Activation Sequence Tools
You can use the Artemis CLI to execute activation sequence maintenance/recovery tools for Pluggable Quorum Replication.
The 2 main commands are activation list
and activation set
, that can be used together to recover some disaster
happened to local/coordinated activation sequences.
Here is a disaster scenario built around the RI (using Apache Zookeeper and Apache curator) to demonstrate the usage of such commands.
Troubleshooting Case: Zookeeper Cluster disaster
A proper Zookeeper cluster should use at least 3 nodes, but what happens if all these nodes crash loosing any activation state information required to run an Artemis replication cluster?

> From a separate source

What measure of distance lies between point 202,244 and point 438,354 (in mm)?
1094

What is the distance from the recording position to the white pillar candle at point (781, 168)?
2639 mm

During the disaster ie Zookeeper nodes no longer reachable, brokers:
- live ones shutdown (and if restarted by a script, should hang awaiting to connect to the Zookeeper cluster again)
- replicas become passive, awaiting to connect to the Zookeeper cluster again
Admin should:
- stop all Artemis brokers
- restart Zookeeper cluster
- search brokers with the highest local activation sequence for their
NodeID
, by running this command from thebin
folder of the broker:
$ ./artemis activation list --local
Local activation sequence for NodeID=7debb3d1-0d4b-11ec-9704-ae9213b68ac4: 1
- from the
bin
folder of the brokers with the highest local activation sequence
# assuming 1 to be the highest local activation sequence obtained at the previous step
# for NodeID 7debb3d1-0d4b-11ec-9704-ae9213b68ac4
$ ./artemis activation set --remote --to 1
Forced coordinated activation sequence for NodeID=7debb3d1-0d4b-11ec-9704-ae9213b68ac4 from 0 to 1
- restart all brokers: previously live ones should be able to be live again
The higher the number of Zookeeper nodes are, the less the chance are that a disaster like this requires Admin intervention, because it allows the Zookeeper cluster to tolerate more failures.